# [Exercise]
Please copy out all the data below with "white swim cap" changed to "white swimming cap" wherever it occurs, keeping everything else the same. Omit the pictures from your answer.

>> start Provided entries

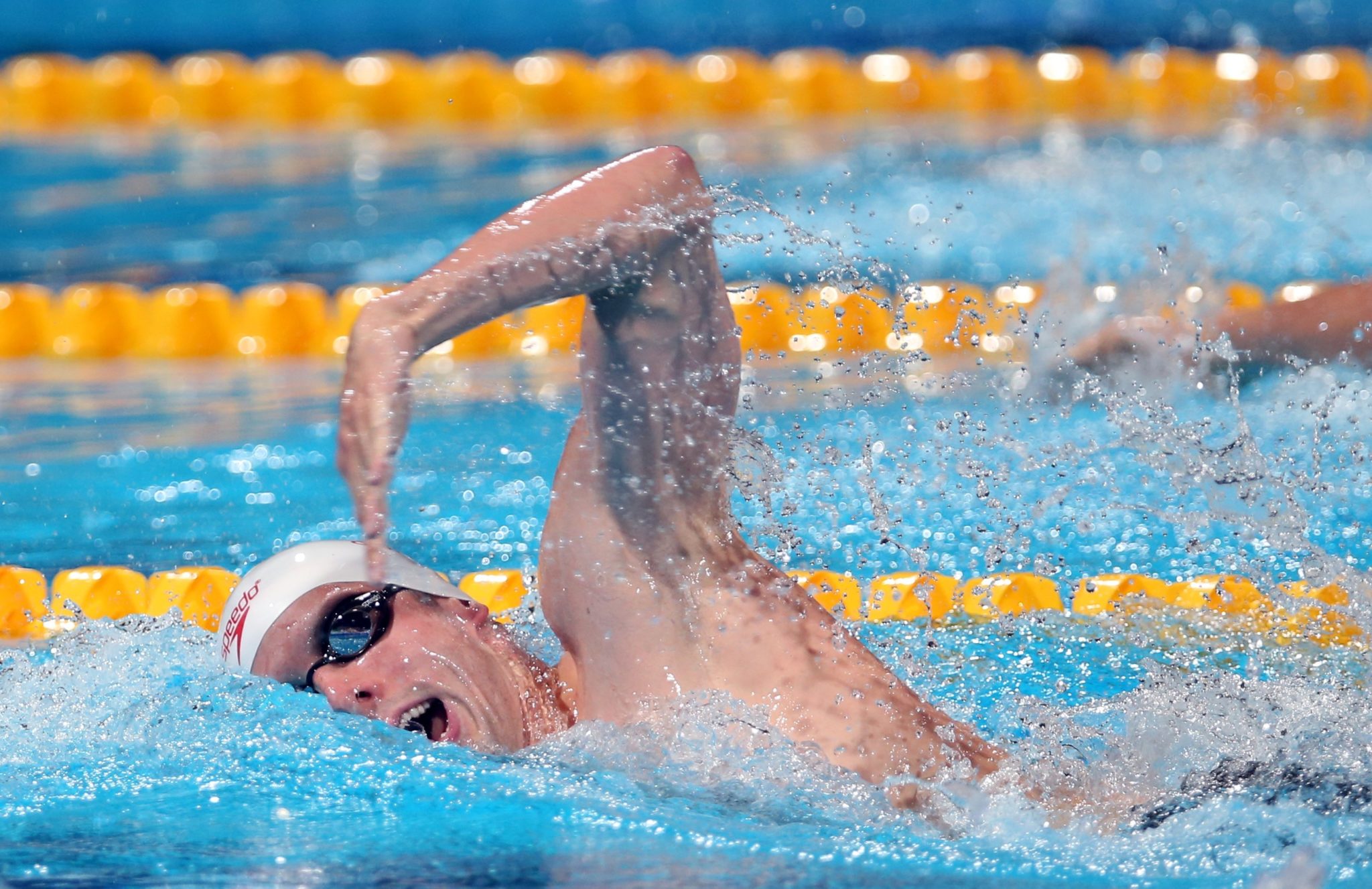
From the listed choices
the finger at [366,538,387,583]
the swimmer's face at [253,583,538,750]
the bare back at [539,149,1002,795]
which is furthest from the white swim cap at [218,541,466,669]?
the finger at [366,538,387,583]

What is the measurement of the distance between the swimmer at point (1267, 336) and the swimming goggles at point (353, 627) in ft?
4.51

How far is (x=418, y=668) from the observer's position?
73.6 inches

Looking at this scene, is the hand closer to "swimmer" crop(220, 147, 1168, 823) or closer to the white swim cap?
"swimmer" crop(220, 147, 1168, 823)

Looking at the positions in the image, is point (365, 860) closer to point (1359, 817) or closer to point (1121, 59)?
point (1359, 817)

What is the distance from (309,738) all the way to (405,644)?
0.21 m

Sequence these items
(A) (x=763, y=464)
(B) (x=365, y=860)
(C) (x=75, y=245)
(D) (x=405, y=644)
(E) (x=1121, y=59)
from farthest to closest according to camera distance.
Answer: (E) (x=1121, y=59) < (C) (x=75, y=245) < (A) (x=763, y=464) < (D) (x=405, y=644) < (B) (x=365, y=860)

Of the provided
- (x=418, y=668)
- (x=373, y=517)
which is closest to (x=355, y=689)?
(x=418, y=668)

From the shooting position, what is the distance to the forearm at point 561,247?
154 cm

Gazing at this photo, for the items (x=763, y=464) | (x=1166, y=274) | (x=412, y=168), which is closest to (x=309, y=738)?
(x=763, y=464)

>> end Provided entries

# [Right answer]
From the listed choices
the finger at [366,538,387,583]
the swimmer's face at [253,583,538,750]
the bare back at [539,149,1002,795]
which is furthest from the white swimming cap at [218,541,466,669]?
the finger at [366,538,387,583]

What is the measurement of the distance between the swimmer at point (1267, 336) and the swimming goggles at point (353, 627) in ft?
4.51

How far is (x=418, y=668) from the observer's position?
73.6 inches

Looking at this scene, is the hand closer to "swimmer" crop(220, 147, 1168, 823) or closer to the white swimming cap?
"swimmer" crop(220, 147, 1168, 823)

Looking at the positions in the image, is point (365, 860) closer to point (1359, 817) or closer to point (1121, 59)?
point (1359, 817)

What is the distance from (309,738) all the way to (405,644)?
0.21 m

Sequence these items
(A) (x=763, y=464)
(B) (x=365, y=860)
(C) (x=75, y=245)
(D) (x=405, y=644)
(E) (x=1121, y=59)
from farthest to closest according to camera distance.
Answer: (E) (x=1121, y=59) < (C) (x=75, y=245) < (A) (x=763, y=464) < (D) (x=405, y=644) < (B) (x=365, y=860)

Of the provided
- (x=418, y=668)
- (x=373, y=517)
which is closest to (x=355, y=689)?
(x=418, y=668)

From the shooting position, what is the distance to the forearm at point 561,247?
154 cm

Gazing at this photo, for the items (x=763, y=464) | (x=1166, y=274) | (x=412, y=168), which is closest to (x=309, y=738)?
(x=763, y=464)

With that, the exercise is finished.